I’m so thankful that David introduces us to the freedom to be honest with God about how we feel. My guess is that most of us can probably identify with the insecurity and instability David felt. We may not be running like fugitives, but we know what it feels like to have people against us, or to feel like the odds are stacked against us. This may surprise you, but God doesn’t expect us to approach Him with a 24-hour smile. In fact, I like to think that He has a complaint department in heaven with a big “Welcome” sign over the door. The problem is, we are so quick to complain to all the wrong people, when really, God is the only One who can do something about it. As Dr.

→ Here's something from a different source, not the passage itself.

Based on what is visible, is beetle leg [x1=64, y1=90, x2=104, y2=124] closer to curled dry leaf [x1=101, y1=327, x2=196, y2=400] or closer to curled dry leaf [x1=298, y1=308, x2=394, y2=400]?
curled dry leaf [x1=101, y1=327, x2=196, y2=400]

Seuss admits, “Un-slumping yourself is not easily done,” but perhaps a good place to start might be approaching God honestly with how we feel about our circumstances.

I find it interesting that after David started talking to God about his feelings, suddenly his complaint turned to more of a plea, begging for God’s help. “Look on me and answer, O Lord my God. Give light to my eyes, or I will sleep in death” (Psalm 13:3). What began as a complaint quickly turned to compliant confidence in God’s character, as David acknowledged God’s power to save him. You can almost see his confidence building as he finally declared, “But I trust in your unfailing love; my heart rejoices in your salvation” (Psalm 13:5).

It’s a reminder that in the midst of crisis we can find great confidence in the power of God to rescue us and turn the situation into something good. When we are in the presence of God—even if it’s in His “Complaint Department”—we are reminded of His steadfast love and faithfulness. So go ahead, file your complaint, and wait for God to surround you with the confidence-inspiring security of His presence.

YOUR JOURNEY…

•Have you ever been in a situation where you felt insecure and unstable in your circumstances? What did you do about it?
•Do you think it’s okay to complain to God? Why, or why not?
•What aspects of God’s character inspire confidence in times of crisis?